_AUFGABE 1_
Gib aus dem Textauszug zur Coronavirus-Pandemie die Stelle zwischen „Die Coronavirus-Pandemie hält“ und „und von Müdigkeitsempfinden.“ wörtlich wieder, beide Grenzen eingeschlossen.
_AUFGABE 2_
Mit welcher Theorie wird im Textauszug zur Coronavirus-Pandemie erklärt, dass weniger Disziplin und mehr Risikoverhalten auftreten können?

_TEXTAUSZUG_
Täglich grüßt das Coronavirus

Die Coronavirus-Pandemie hält uns weiterhin auf Trab und bestimmt nach wie vor den Lebensalltag. In den vergangenen Monaten mussten wir alle enorme Anpassungsleistungen aufbringen. Weiterhin gilt es, unser Verhalten zu kontrollieren und Disziplin zu halten. Dieser eingebaute „Verhaltensfilter“ achtet ständig darauf Abstand zu halten, den Mund-Nasen-Schutz zu tragen und vermehrt Hygienemaßnahmen durchzuführen. Daneben gibt es „Home Office“, „Home Schooling“, abgesagte oder verschobene Projekte, Veranstaltungen und Feiern sowie laufende Maßnahmendaptierungen. Das alles kostet Energie. Mit zunehmender Dauer kann dies ermüden, frustrieren und schließlich zu einer „Sättigung“ führen – einem Zustand gesteigerter Anspannung, innerer Unruhe und von Müdigkeitsempfinden.

Psychische Sättigung

Das Konzept der „Psychischen Sättigung“ beschreibt einen Zustand von innerer Ablehnung und einem Widerwillen gegenüber sich ständig wiederholenden Abläufen bzw. Handlungen in Verbindung mit negativen Emotionen, wie Frustration und Ärger. Diese können schließlich zu Symptomen wie Anspannung, Nervosität, Müdigkeit und zu Rückzugstendenzen führen. Eine „Psychische Sättigung“ kann zunächst neutral empfunden werden, verliert aber allmählich bei einer sich fortlaufend wiederholenden Tätigkeit oder Situation ihren positiven Aufforderungscharakter. Der/die Handelnde entwickelt mit der Zeit eine ausgeprägte Aversion bzw. „Übersättigung“, die mitunter zu starken Affektentladungen bzw. Abwehrreaktionen führen kann – oder anders ausgedrückt: „es einfach satt haben“ – zumal das Coronavirus nicht sicht- und wahrnehmbar ist, sondern nur die Maßnahmen, die zum Schutz ausgeführt werden.

Reaktanz

„Es einfach satt haben“, provoziert Widerstand und könnte dazu führen, dass es zunehmend zu einer Reduktion der Disziplin und einer Zunahme des Risikoverhaltens kommen kann. Dieser Umstand kann anhand der „Reaktanz-Theorie“ (Brehm, 1966) erklärt werden. „Reaktanz“, als Erregungs- und Motivationszustand, tritt dann auf, wenn wir subjektiv empfinden, in unserer persönlichen Freiheit eingeschränkt zu werden und darauf mit Widerstand reagieren, mit dem Ziel, die als verloren wahrgenommene Freiheit wiederherzustellen. Grundsätzlich gilt: je stärker das Empfinden der Einschränkung, desto stärker tendieren wir auch zum Widerstand. Entscheidend ist hierbei unser Aufmerksamkeitsfokus. Wenn wir zum Beispiel dazu neigen, unsere Aufmerksamkeit auf das Verlorene, anstatt auf Neues oder Alternativen zu richten, reagieren wir mit Reaktanz und das verbraucht überproportional viel Energie.

_DATEN_
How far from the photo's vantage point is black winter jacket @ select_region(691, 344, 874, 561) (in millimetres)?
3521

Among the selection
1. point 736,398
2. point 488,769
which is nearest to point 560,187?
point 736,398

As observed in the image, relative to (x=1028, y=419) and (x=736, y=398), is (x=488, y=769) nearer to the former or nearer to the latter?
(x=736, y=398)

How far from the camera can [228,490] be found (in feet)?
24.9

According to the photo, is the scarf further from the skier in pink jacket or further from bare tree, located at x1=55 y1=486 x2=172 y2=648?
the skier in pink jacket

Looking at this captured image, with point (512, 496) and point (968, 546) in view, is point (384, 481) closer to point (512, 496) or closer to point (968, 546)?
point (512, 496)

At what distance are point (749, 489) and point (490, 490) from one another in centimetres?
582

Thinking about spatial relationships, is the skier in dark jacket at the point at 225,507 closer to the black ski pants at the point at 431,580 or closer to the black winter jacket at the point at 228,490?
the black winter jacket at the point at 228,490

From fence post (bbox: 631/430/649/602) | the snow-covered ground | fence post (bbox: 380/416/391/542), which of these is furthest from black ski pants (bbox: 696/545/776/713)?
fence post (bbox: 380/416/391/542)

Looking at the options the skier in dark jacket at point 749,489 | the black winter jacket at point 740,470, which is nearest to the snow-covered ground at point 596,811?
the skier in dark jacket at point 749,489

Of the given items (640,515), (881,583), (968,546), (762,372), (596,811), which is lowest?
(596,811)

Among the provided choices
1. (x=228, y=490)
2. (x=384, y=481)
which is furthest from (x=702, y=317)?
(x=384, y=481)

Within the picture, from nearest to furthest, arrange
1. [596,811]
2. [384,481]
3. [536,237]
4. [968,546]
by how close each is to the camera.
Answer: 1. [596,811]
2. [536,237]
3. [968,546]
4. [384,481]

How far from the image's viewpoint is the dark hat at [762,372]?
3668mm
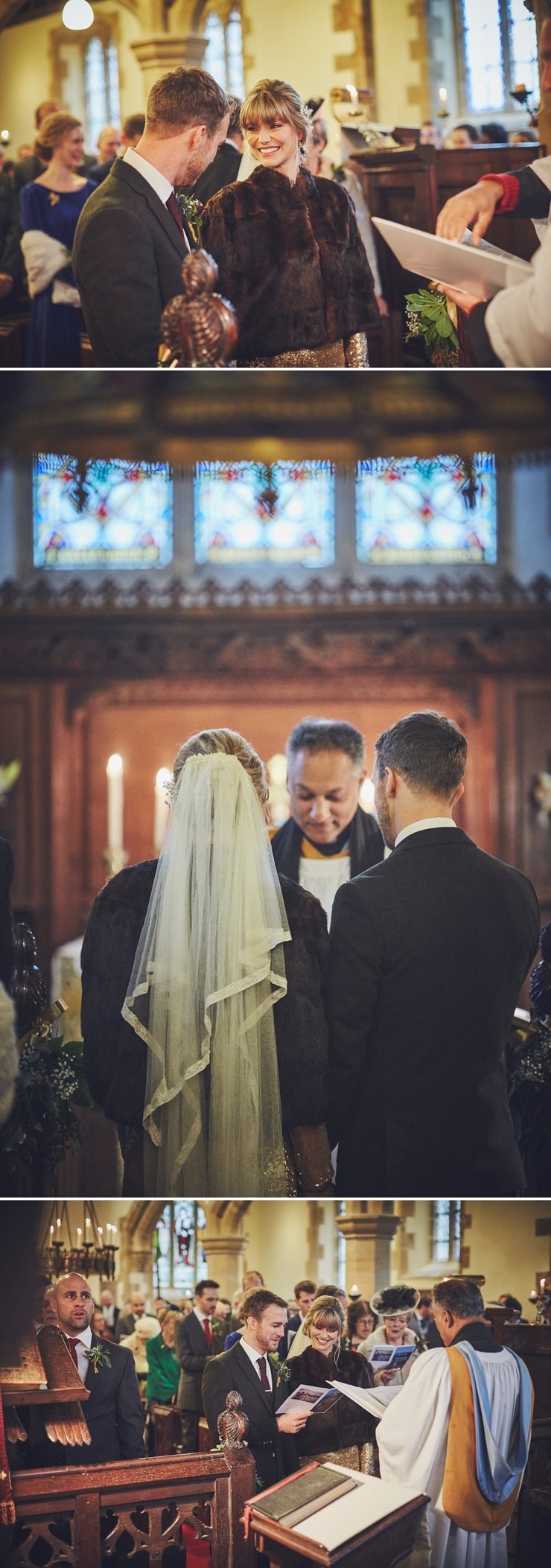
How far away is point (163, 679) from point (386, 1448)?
8.70 ft

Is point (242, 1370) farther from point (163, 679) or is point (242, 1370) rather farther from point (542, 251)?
point (542, 251)

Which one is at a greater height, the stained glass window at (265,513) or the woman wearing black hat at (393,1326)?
the stained glass window at (265,513)

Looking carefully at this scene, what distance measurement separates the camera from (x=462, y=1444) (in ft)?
16.5

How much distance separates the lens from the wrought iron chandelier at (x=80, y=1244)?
17.3ft

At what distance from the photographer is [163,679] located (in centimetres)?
559

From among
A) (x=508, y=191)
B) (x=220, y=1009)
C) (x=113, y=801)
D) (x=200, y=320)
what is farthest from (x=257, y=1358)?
(x=508, y=191)

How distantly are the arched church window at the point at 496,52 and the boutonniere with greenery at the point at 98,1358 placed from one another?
5958 millimetres

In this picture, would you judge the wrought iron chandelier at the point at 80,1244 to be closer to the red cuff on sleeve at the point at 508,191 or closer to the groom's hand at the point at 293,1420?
the groom's hand at the point at 293,1420

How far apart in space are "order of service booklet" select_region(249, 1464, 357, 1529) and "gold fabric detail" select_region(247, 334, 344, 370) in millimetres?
3587

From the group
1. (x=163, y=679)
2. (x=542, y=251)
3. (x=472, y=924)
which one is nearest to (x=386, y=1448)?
(x=472, y=924)

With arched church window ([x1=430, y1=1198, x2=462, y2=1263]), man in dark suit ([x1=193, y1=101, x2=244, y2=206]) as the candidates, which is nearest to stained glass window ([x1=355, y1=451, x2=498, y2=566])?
man in dark suit ([x1=193, y1=101, x2=244, y2=206])

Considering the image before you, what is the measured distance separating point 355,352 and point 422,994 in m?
2.23

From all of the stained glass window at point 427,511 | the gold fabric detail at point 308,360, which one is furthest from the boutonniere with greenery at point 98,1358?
the gold fabric detail at point 308,360

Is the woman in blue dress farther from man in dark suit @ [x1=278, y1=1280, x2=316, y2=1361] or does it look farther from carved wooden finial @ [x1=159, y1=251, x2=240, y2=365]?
man in dark suit @ [x1=278, y1=1280, x2=316, y2=1361]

_ANTWORT 1_
Die Coronavirus-Pandemie hält uns weiterhin auf Trab und bestimmt nach wie vor den Lebensalltag. In den vergangenen Monaten mussten wir alle enorme Anpassungsleistungen aufbringen. Weiterhin gilt es, unser Verhalten zu kontrollieren und Disziplin zu halten. Dieser eingebaute „Verhaltensfilter“ achtet ständig darauf Abstand zu halten, den Mund-Nasen-Schutz zu tragen und vermehrt Hygienemaßnahmen durchzuführen. Daneben gibt es „Home Office“, „Home Schooling“, abgesagte oder verschobene Projekte, Veranstaltungen und Feiern sowie laufende Maßnahmendaptierungen. Das alles kostet Energie. Mit zunehmender Dauer kann dies ermüden, frustrieren und schließlich zu einer „Sättigung“ führen – einem Zustand gesteigerter Anspannung, innerer Unruhe und von Müdigkeitsempfinden.

_ANTWORT 2_
Mit der „Reaktanz-Theorie“ (Brehm, 1966).